** Dataset follows **

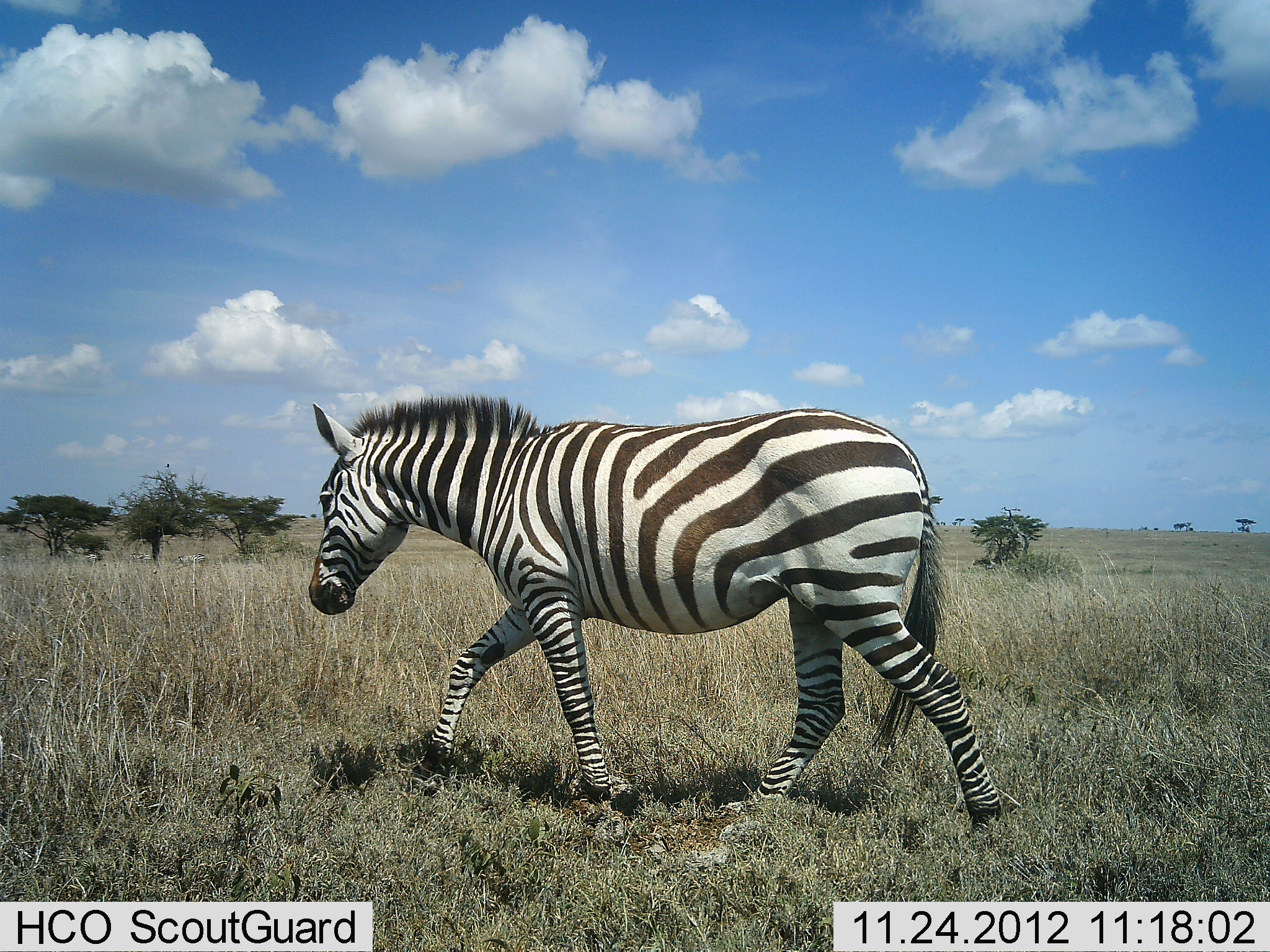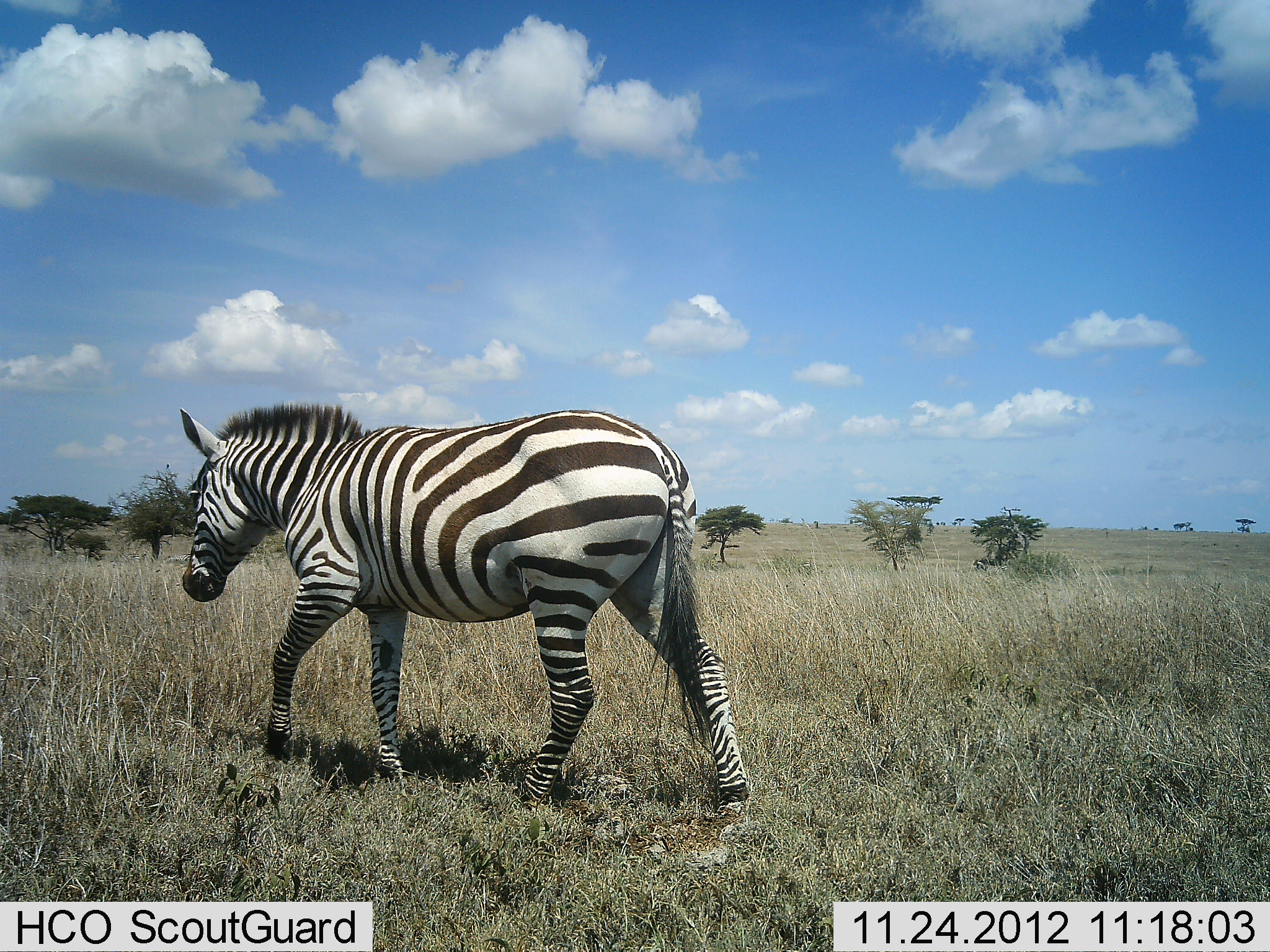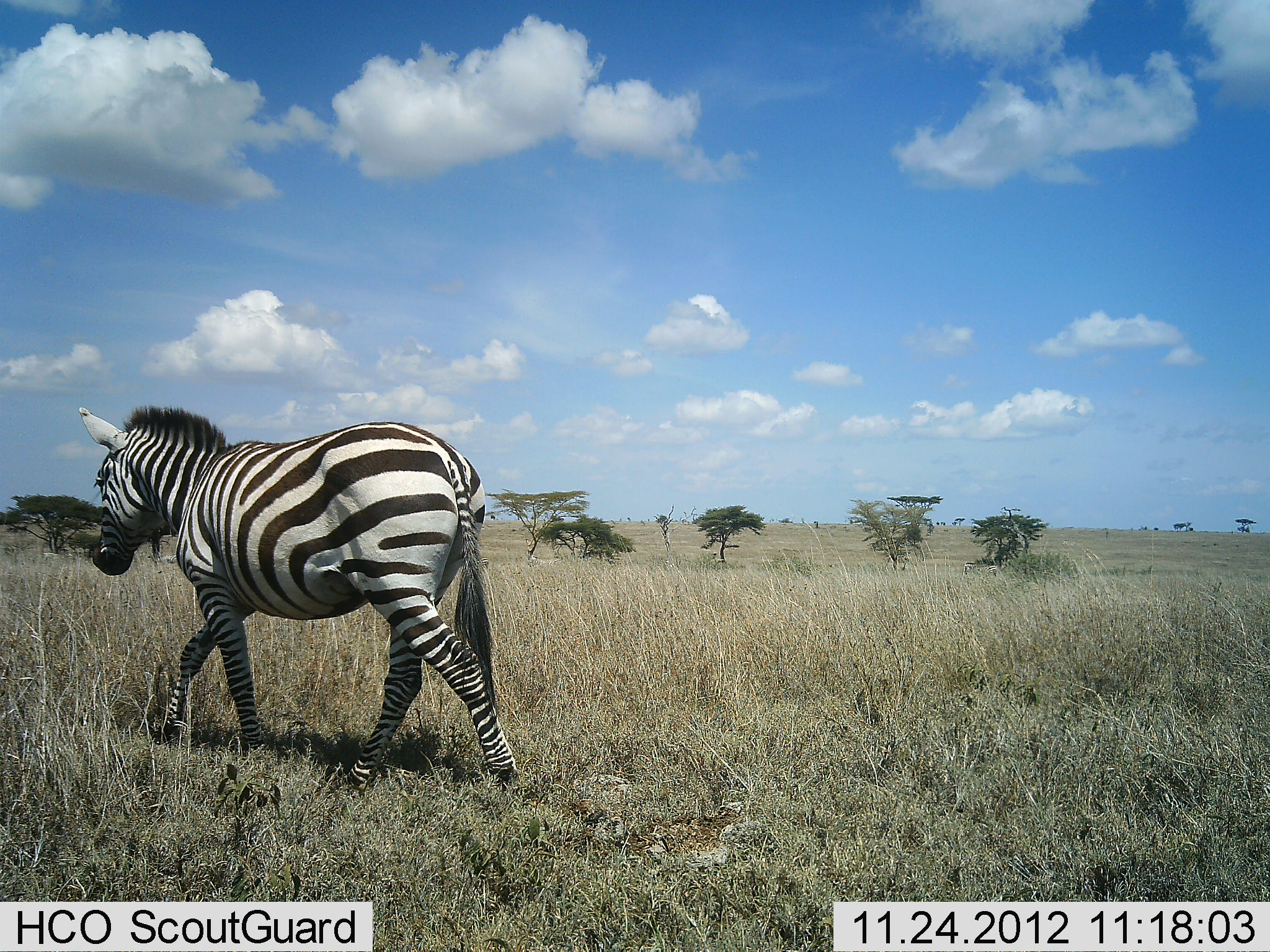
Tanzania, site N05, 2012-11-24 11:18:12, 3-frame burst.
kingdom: Animalia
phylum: Chordata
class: Mammalia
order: Perissodactyla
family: Equidae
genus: Equus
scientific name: Equus quagga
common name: plains zebra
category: zebra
Zebra (plains zebra) (Equus quagga), count 1. Behavior (volunteer vote fractions): standing 0%, resting 0%, moving 100%, interacting 0%. Young present (vote fraction): 0%. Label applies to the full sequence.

** End of Dataset **

» **Work order**: Output a precise copy of the entries, leaving the images out.

» **Solution to this problem**:
Tanzania, site N05, 2012-11-24 11:18:12, 3-frame burst.
kingdom: Animalia
phylum: Chordata
class: Mammalia
order: Perissodactyla
family: Equidae
genus: Equus
scientific name: Equus quagga
common name: plains zebra
category: zebra
Zebra (plains zebra) (Equus quagga), count 1. Behavior (volunteer vote fractions): standing 0%, resting 0%, moving 100%, interacting 0%. Young present (vote fraction): 0%. Label applies to the full sequence.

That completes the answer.